Article 22 of Constitution of India ensure protection against detention in certain cases.

Article 20(3) Constitution of India provides rights not to be compelled to be a witness against own self.

Right to live with human dignity was upheld in the case of "PUCL & Anr. V. State of Maharashtra & Ors." But there are also several instances where despite of the availability of rights to the citizens, they undergo ordeal, faces violence which are detrimental to the masses having the liberty to enjoy human rights.

Law Commission of India 273rd report called for implementation of United Nations Convention against Torture. The report had recommended that individuals committing custodial torture to be criminally prosecuted against the custodial violence and death. Continuous monitoring over police administration relating to detention and torture of suspects and detainees be made by judicial officers.

Case Studies
J Prabhavathiamma v/s The State of Kerala & Ors WP No. 24258 of 2007
Nazar J. observed that the acts of the accused persons would definitely adversely affect the transparency of the very institution of the police department. The court awarded death sentence to the two police personnel.

Munshi Singh Gautam v/s State of Madhya Pradesh Appeal (Crl) 919 of 1999
The Supreme Court of India while delivering the judgement in this case observed that "the torture, assault and death in custody which are of dehumanising nature have assumed and extended on a large scale which evidently puts mark of question upon the administration of the criminal justice system, whose object is to entail fairness and justice for all."

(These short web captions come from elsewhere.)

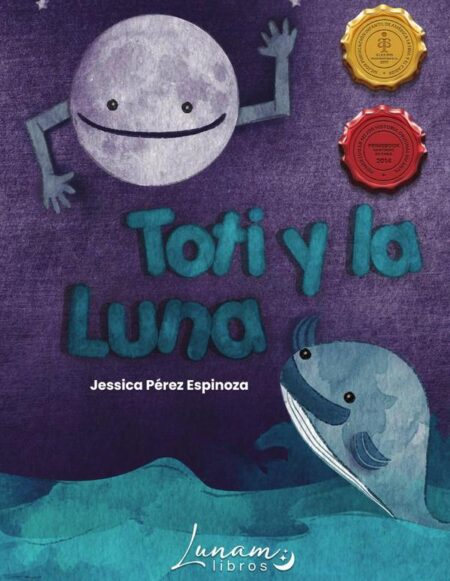 Toti y la Luna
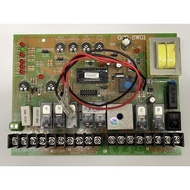 SWG S1 Autogate Control Board PCB Panel Swing Arm Automatic Gate Control Panel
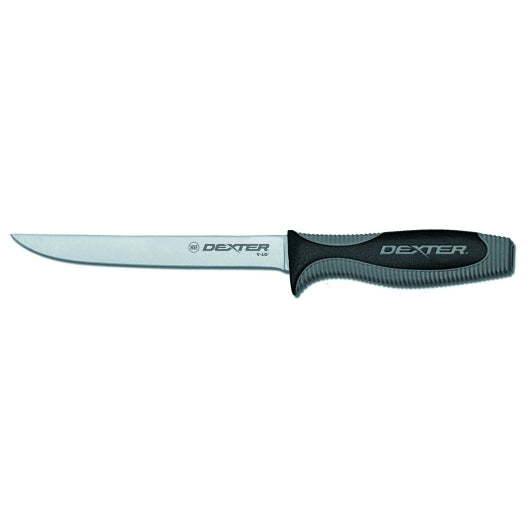 Dexter V-Lo 6 Inch Narrow Boning Knife, 1 x 1 each Case - Cutting Boards & Knives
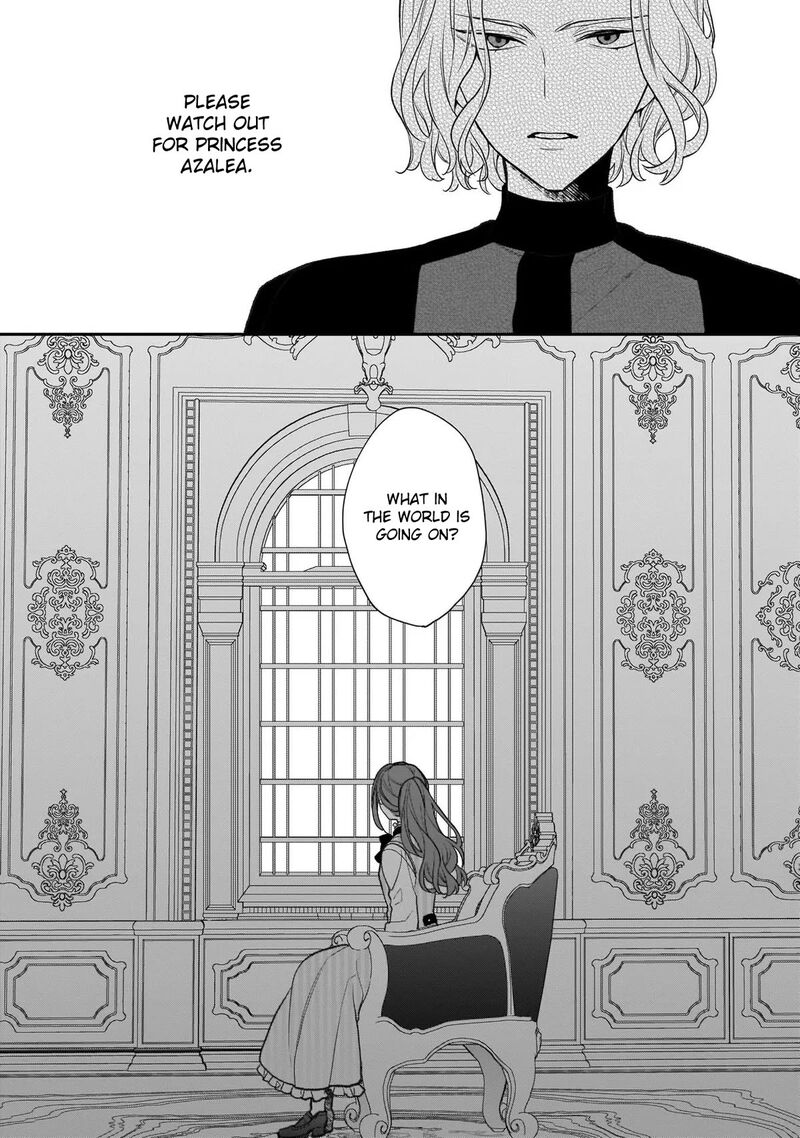 Princess Of The Wolf Lord Chapter 23 Page 23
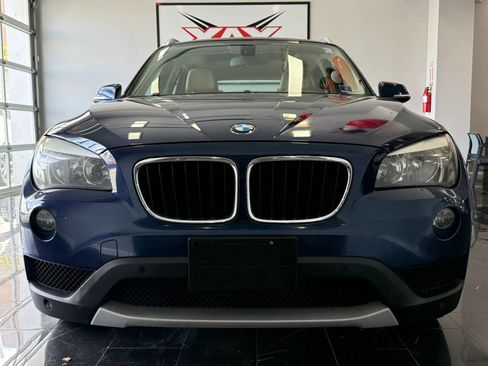 Used 2014 BMW X1 xDrive28i AWD/4WD image 2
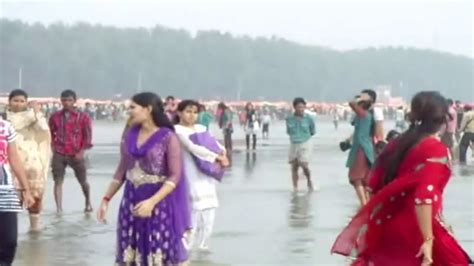 Chittagong Bangladesh Cox Bazar Coxs Bazar Sea Beach Cox Bazar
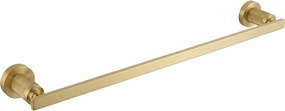 Закачалка за баня 81301 Virro Brush Gold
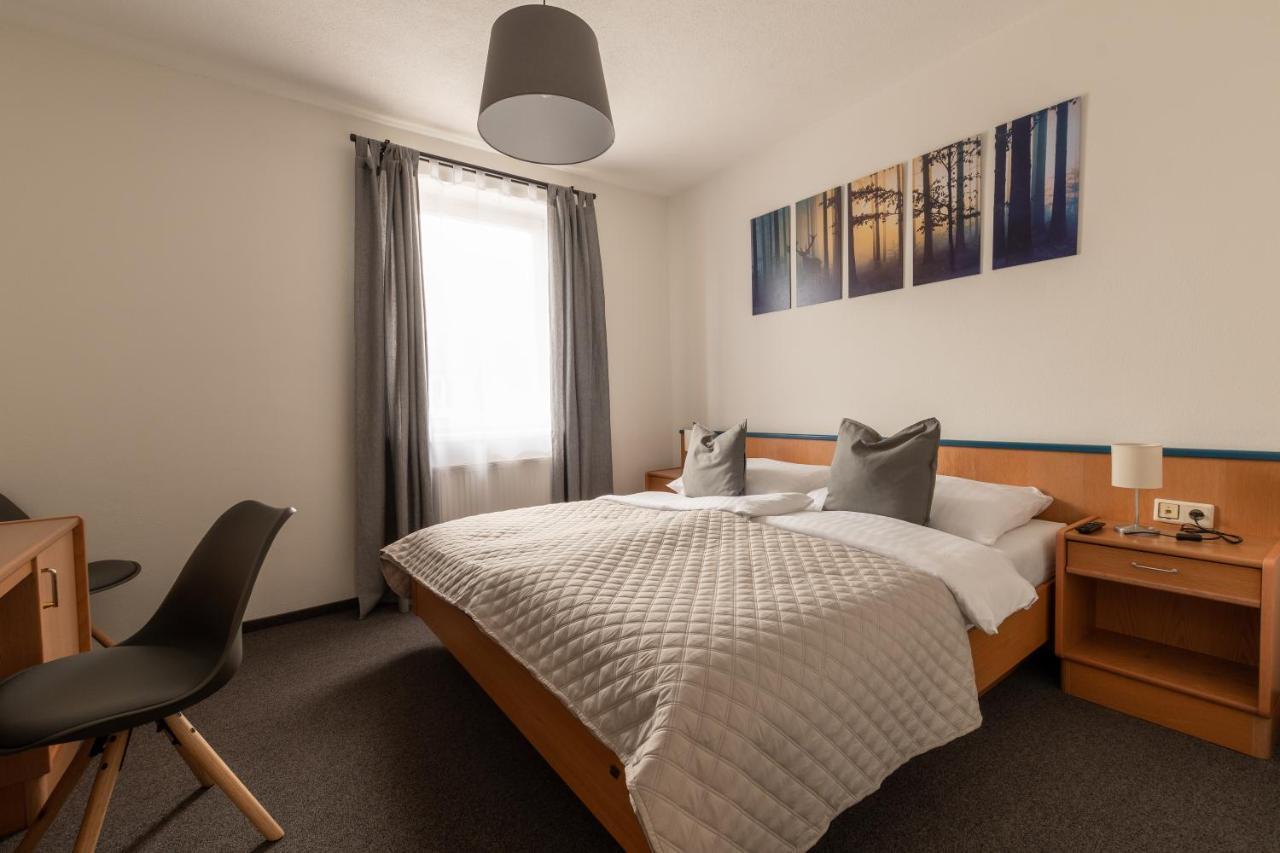 Lieboch Living Hotel Екстериор снимка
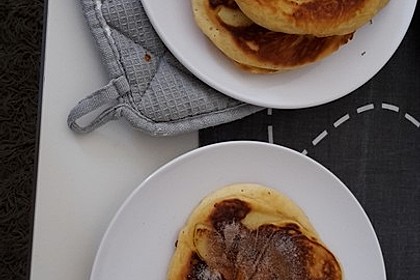 Pancake 25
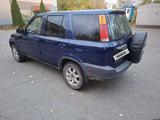 Honda CR-V 1998 года за 3 300 000 тг. в Петропавловск – фото 5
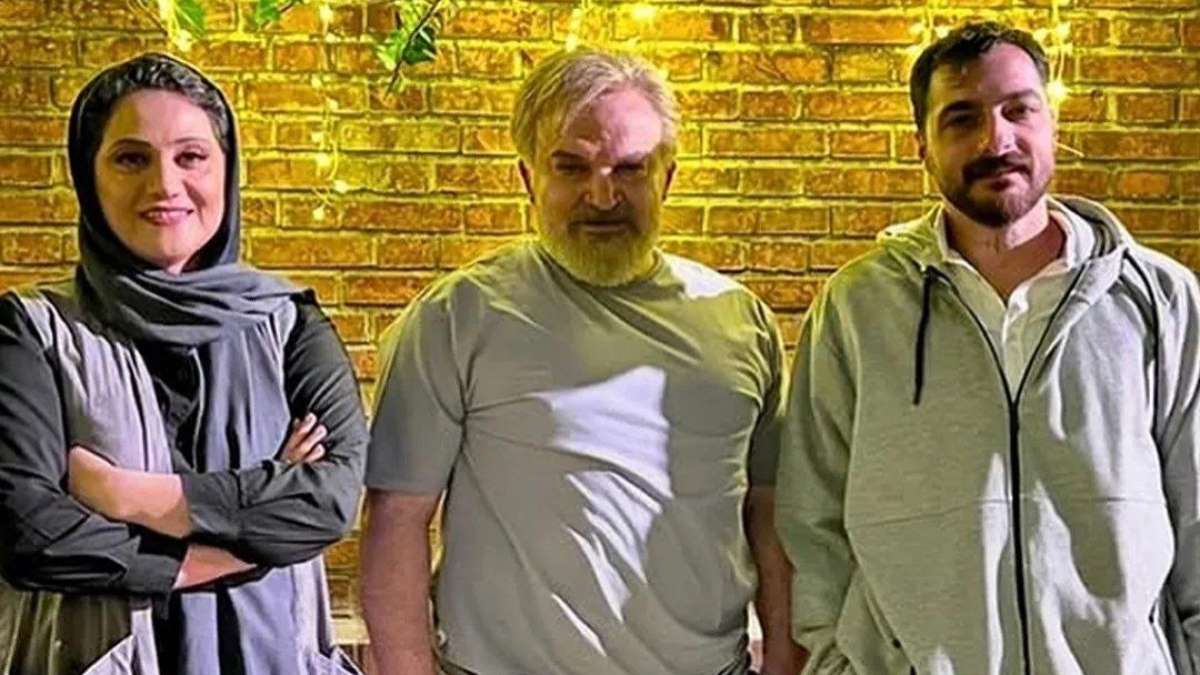 سجاد بابایی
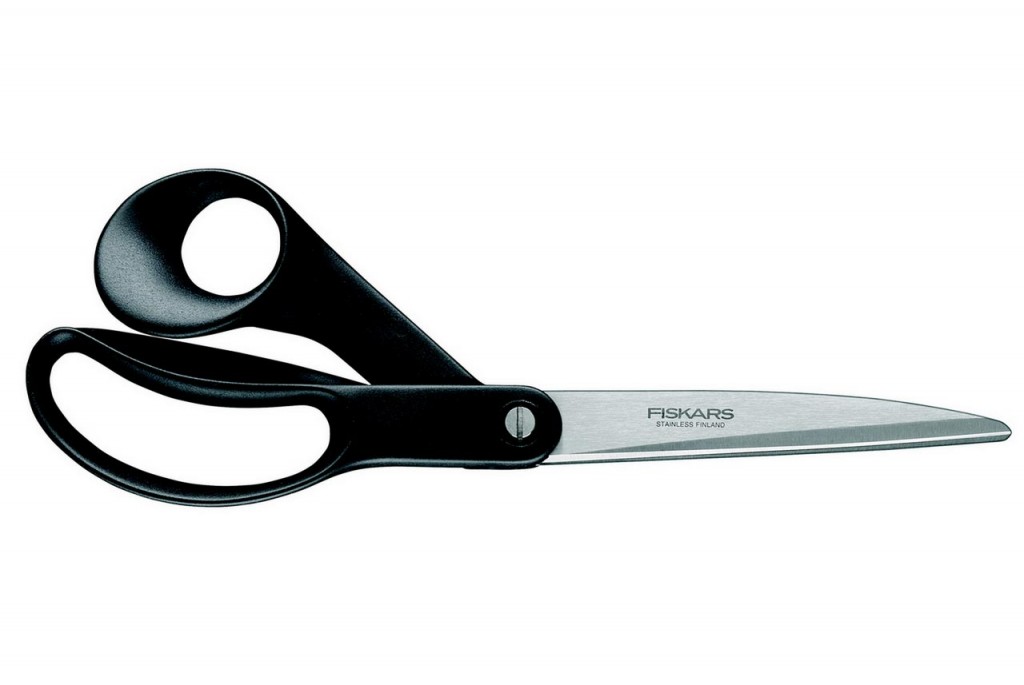 Afilador de tijeras Fiskars 9600D - Teixits Es Tren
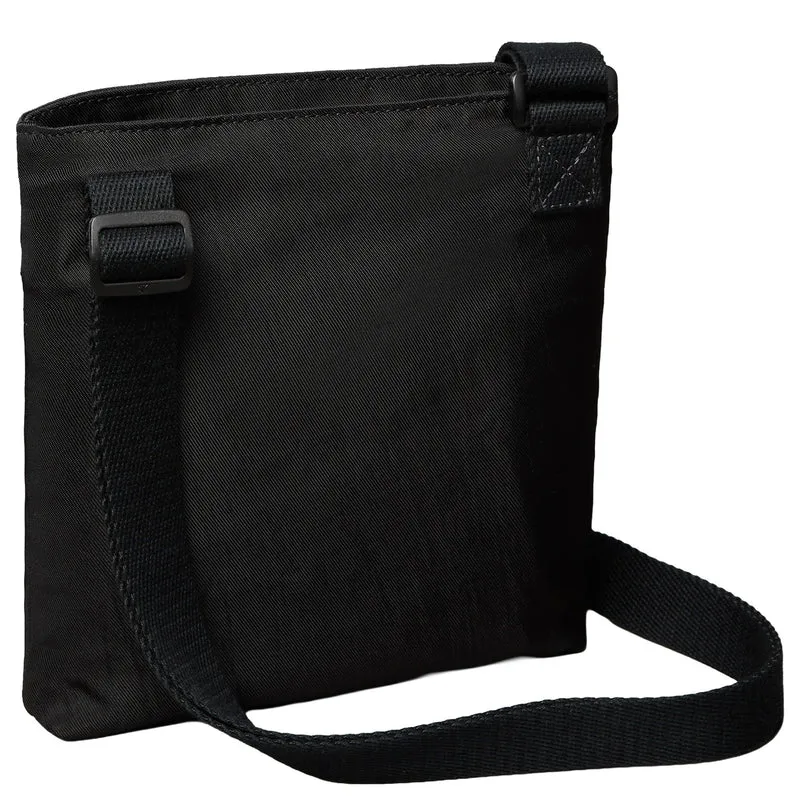 Calvin Klein Monogram - Umhängetasche (black)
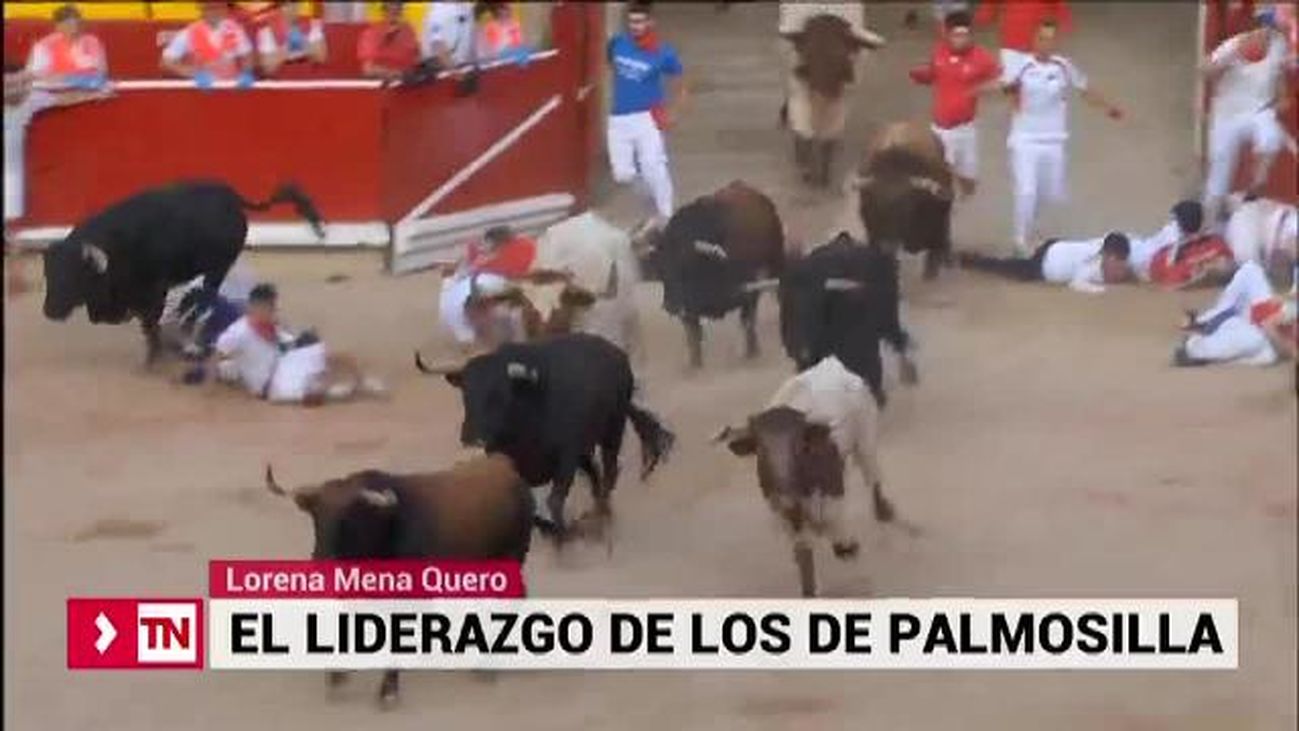 Telenoticias Fin de Semana 13.07.2019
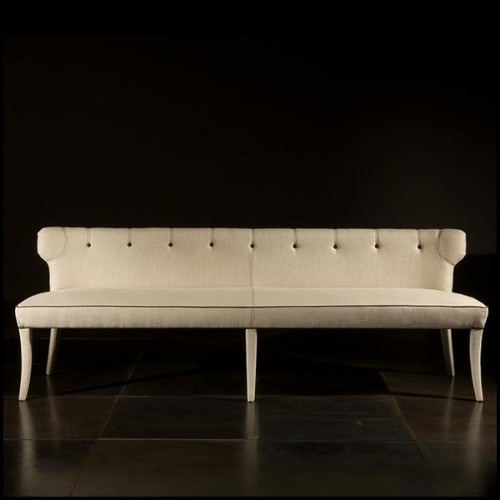 Bench Ruggiano - Coralia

Yashwant And Ors v/s State of Maharashtra (2018) 4 MLJ (Crl) 10(SC)
The Supreme Court upheld the conviction of nine Maharashtra cops in relation with a 1993 custodial death case and extended their jail terms from three to seven years each. The judgement was given by Chief Justice N.V. Ramana and J M.M Shantanagoudar.

Rajan Case Verdict (1977)
The engineering course enrolled student was arrested by the police, he was never produced before the court and in a Habeas Corpus suit filed by the detainee's father the fact came out that the boy was killed in the police custody itself.

Smt Soubhagya v/s The Chief Secretary State of Karnataka (2001)
The Apex Court observed that an accused cannot be deprived to enjoy the fundamental rights guaranteed to him under Article 14 and 21 of The Constitution of India as our country is signatory to the UNO Convention of Human Rights Declaration Act, 1948.

The court by taking into consideration the various guidelines ruled for pecuniary compensation in favour of the claimants, thus awarding damages in favour of the victims.

Conclusion
While the general universal and regional human rights treaties do not contain an express obligation to prevent arbitrary deaths, obligations to prevent are commonly understood to prevent arbitrary deaths, obligations to prevent are commonly understood to be the same as the obligation to ensure the right to life. States have to take proper measures to ensure that right to life extends to obligations to prevent arbitrary deaths.

Shaping the legislative and administrative to deter torture requires that states make acts of torture and ill treatment punishable by law, whether committed by state officials or non-state actors. The legal and administrative framework should include procedural safeguards to deter torture and ill-treatment in situations of detention. Individuals deprived of their liberty are at risk of torture, which adds to the breach of human rights, and that the risk is enhanced when individuals are held incommunicado.

The instrumental mechanisms providing for rules, regulations, and safeguards in relationship to phases of detention, as access to medical and legal assistance, and judicial supervision mitigate the risk of torture. the prevention of torture and ill treatment has been stressed endlessly going so far as to state that "Habeas Corpus represents the ideal means" to protect the detainees against torture as the circumstances was observed in the Rajan case. Thus, strict adherence with law and respecting the human rights that all people enjoy will evidently make up a welfare state.

References:
  • The prevention of gross human rights violations under International Human Rights Law
  • Human Right to a healthy environment, edited by John Knox and Ramin Pejan
  • United Nations Human Rights Survey Report.